Esperaba contra toda esperanza que fuera eso lo que había ocurrido. ¿Había dicho realmente a Hauser que los matara? ¿En qué había estado pensando? Soltó un gemido sin querer. Ojalá Hauser estuviera muerto. Skiba sabía ahora, demasiado tarde, que prefería perderlo todo antes de ser culpable de asesinato. Era un asesino. Lo había dicho: «Mátalos». Se preguntó por qué había insistido tanto Hauser en que lo dijera. Dios mío. ¿Cómo era posible que él, Lewis Skiba, estrella de rugby en el instituto, licenciado en Stanford y en Wharton, becado Fullbright, director general de una de las quinientas empresas con más beneficios de Estados Unidos, cómo era posible que hubiera permitido que un delincuente de poliéster barato lo acorralara, intimidara y dominara? Skiba siempre se había considerado un hombre de peso intelectual y moral, un hombre ético, un buen hombre. Era un buen padre. No engañaba a su mujer. Iba a la iglesia. Asistía a las juntas y daba una buena parte de sus ganancias a sociedades benéficas. Y sin embargo un sabueso de tres al cuarto que se peinaba el pelo hacia delante para disimular su calva había logrado de algún modo llevarle la delantera, arrancarle la máscara y mostrarle lo que era en realidad. Eso era lo que nunca olvidaría ni perdonaría Skiba. Ni a sí mismo ni a Hauser.
Evocó una vez más los veranos de su infancia en el lago, la casa de madera, el embarcadero torcido que se hundía en el agua estancada, el olor a humo de madera y pino. Si pudiera dar marcha atrás, volver a uno de esos largos veranos y empezar una nueva vida. Cuánto daría por tener de nuevo todo eso.
Con un gemido angustiado se obligó a apartar de la mente esos pensamientos y bebió un sorbo del vaso de whisky que tenía a su lado. Todo había quedado atrás. Tenía que dejar de pensar en ello. Lo hecho, hecho estaba. No era posible dar marcha atrás. Conseguirían el códice, tal vez habría un nuevo comienzo para Lampe y nadie se enteraría nunca. O Hauser moriría y no conseguirían el códice, pero tampoco se enteraría nadie. Nadie lo sabría. Podría vivir con ello.
Tenía
que hacerlo. Pero
él
lo sabría. Sabría que era un hombre capaz de asesinar.
Furioso, sacudió el periódico y empezó a leer el editorial de nuevo.
En ese momento sonó el teléfono. Era el teléfono de la compañía, la línea de seguridad. Dobló el periódico, se acercó y contestó.

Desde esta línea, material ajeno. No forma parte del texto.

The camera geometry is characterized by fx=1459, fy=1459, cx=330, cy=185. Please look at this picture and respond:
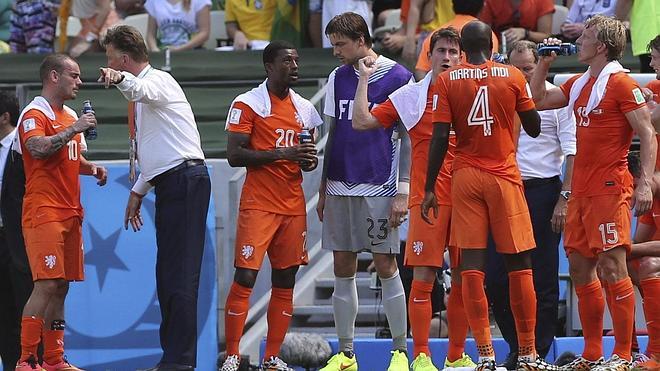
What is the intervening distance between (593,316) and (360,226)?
171 centimetres

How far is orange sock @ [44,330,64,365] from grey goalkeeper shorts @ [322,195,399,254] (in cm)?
199

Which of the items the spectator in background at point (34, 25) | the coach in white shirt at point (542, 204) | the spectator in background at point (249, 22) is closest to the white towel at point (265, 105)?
the coach in white shirt at point (542, 204)

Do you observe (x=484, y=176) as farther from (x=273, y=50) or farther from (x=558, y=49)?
(x=273, y=50)

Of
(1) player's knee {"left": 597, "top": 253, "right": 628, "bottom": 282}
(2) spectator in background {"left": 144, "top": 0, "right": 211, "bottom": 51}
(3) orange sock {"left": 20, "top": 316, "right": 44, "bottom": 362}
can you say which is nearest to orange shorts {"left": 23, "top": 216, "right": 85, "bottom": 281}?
(3) orange sock {"left": 20, "top": 316, "right": 44, "bottom": 362}

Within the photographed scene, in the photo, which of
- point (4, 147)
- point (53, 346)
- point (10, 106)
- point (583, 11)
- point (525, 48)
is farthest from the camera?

Oyó una voz hablar desde un lugar muy lejano, y sin embargo tan clara como un timbre.
« ¡Hazlo! ¡Mátalos, maldita sea! ¡Mata a los Broadbent!»
Skiba sintió como si lo hubieran golpeado. Se le vaciaron los pulmones de golpe; no podía respirar. Hubo un siseo y luego la voz repitió, como un fantasma del pasado:
« ¡Hazlo! ¡Mátalos, maldita sea! ¡Mata a los Broadbent!»
A continuación se oyó la voz de Hauser, el codificador de voz de nuevo en marcha.
—¿Has oído eso, Skiba?
Skiba tragó saliva, jadeó, trató de hacer trabajar a los pulmones.
—¿Hola?
—No vuelva a llamarme a casa —logró decir Skiba con voz ronca.
—Nunca me lo ha dicho.
—¿Cómo ha conseguido mi número?
—Soy detective privado, ¿recuerda?
Skiba tragó saliva. Era inútil responder. Ahora sabía por qué Hauser había insistido tanto en que lo dijera. Le había tendido una trampa.
—Ya hemos llegado. Estamos en la Ciudad Blanca.
Skiba esperó.
—Sabemos que es aquí donde fue Broadbent. Hizo que un puñado de indios lo enterraran aquí arriba en una tumba que él había saqueado hace cuarenta años. Probablemente la misma tumba donde encontró el códice. ¿No es una ironía? Estamos aquí ahora, en la ciudad perdida, y todo lo que tenemos que hacer es encontrar la tumba.